-- Begin MATERIAL SHOWN --

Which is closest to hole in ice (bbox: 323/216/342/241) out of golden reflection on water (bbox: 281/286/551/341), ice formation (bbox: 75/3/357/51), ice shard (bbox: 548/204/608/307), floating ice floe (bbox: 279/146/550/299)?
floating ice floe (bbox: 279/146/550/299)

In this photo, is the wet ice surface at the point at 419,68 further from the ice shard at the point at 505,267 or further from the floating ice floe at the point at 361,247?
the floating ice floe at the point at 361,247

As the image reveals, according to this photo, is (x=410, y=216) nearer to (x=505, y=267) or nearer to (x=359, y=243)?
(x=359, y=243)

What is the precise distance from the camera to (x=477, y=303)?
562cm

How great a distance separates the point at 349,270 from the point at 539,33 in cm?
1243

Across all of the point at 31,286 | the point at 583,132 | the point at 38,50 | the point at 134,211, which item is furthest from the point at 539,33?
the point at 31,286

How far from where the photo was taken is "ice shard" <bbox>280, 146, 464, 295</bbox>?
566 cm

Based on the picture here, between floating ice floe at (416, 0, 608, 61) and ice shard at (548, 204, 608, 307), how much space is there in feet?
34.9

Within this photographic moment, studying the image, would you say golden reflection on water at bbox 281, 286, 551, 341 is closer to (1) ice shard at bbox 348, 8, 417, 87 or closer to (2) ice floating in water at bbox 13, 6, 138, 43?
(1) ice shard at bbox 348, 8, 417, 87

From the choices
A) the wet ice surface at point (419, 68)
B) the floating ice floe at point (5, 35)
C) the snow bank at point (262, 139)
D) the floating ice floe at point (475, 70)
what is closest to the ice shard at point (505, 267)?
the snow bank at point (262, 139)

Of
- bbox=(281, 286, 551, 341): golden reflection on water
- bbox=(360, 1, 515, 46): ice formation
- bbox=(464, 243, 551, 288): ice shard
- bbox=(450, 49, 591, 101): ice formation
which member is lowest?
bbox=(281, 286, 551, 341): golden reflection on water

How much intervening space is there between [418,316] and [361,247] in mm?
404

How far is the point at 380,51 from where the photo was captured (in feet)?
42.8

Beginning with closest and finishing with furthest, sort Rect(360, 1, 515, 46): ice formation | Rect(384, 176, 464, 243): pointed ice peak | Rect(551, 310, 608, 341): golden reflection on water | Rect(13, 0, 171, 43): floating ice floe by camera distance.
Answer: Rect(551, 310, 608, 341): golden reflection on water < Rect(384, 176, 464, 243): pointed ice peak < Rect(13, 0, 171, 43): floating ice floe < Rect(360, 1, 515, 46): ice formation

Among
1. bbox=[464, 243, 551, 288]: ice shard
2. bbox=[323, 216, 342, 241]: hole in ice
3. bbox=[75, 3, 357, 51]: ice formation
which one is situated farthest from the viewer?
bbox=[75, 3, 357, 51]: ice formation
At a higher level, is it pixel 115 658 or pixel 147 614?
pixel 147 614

-- End MATERIAL SHOWN --
-- Begin MATERIAL SHOWN --

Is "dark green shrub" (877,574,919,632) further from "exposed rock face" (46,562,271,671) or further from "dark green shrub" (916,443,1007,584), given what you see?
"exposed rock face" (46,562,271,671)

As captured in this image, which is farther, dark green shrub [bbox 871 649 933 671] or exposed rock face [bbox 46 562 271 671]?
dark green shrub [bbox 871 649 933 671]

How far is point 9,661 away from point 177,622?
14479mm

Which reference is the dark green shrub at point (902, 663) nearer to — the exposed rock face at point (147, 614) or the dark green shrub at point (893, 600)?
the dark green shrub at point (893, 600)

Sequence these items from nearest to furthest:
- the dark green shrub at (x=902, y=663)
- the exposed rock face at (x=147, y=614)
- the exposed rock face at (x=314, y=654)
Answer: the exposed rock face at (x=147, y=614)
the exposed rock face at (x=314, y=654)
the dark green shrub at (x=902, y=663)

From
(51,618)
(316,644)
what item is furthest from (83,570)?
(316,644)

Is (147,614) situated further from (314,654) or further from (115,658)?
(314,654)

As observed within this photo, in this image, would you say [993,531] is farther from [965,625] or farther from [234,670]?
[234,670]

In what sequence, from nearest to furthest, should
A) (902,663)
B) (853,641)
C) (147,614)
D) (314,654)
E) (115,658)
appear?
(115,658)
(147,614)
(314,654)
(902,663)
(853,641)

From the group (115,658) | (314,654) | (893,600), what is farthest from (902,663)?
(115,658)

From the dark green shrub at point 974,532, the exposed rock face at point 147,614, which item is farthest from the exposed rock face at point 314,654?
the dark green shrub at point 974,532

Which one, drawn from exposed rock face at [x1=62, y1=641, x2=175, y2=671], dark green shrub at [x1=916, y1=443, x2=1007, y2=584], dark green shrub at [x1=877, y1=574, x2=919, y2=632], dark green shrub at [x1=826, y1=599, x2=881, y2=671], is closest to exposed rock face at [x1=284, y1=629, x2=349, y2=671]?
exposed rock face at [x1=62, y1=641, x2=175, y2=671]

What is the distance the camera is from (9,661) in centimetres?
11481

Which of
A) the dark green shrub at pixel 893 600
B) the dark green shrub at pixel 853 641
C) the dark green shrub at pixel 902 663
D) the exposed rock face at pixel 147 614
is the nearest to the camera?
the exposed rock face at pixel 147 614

-- End MATERIAL SHOWN --

TASK REQUIREMENTS: Extract each line from the records above that contains the string "much", treating uppercase and lowercase as different.

RESULT OF THE EXERCISE:
Based on the picture here, between floating ice floe at (416, 0, 608, 61) and ice shard at (548, 204, 608, 307), how much space is there in feet?
How much intervening space is there between [418,316] and [361,247] in mm?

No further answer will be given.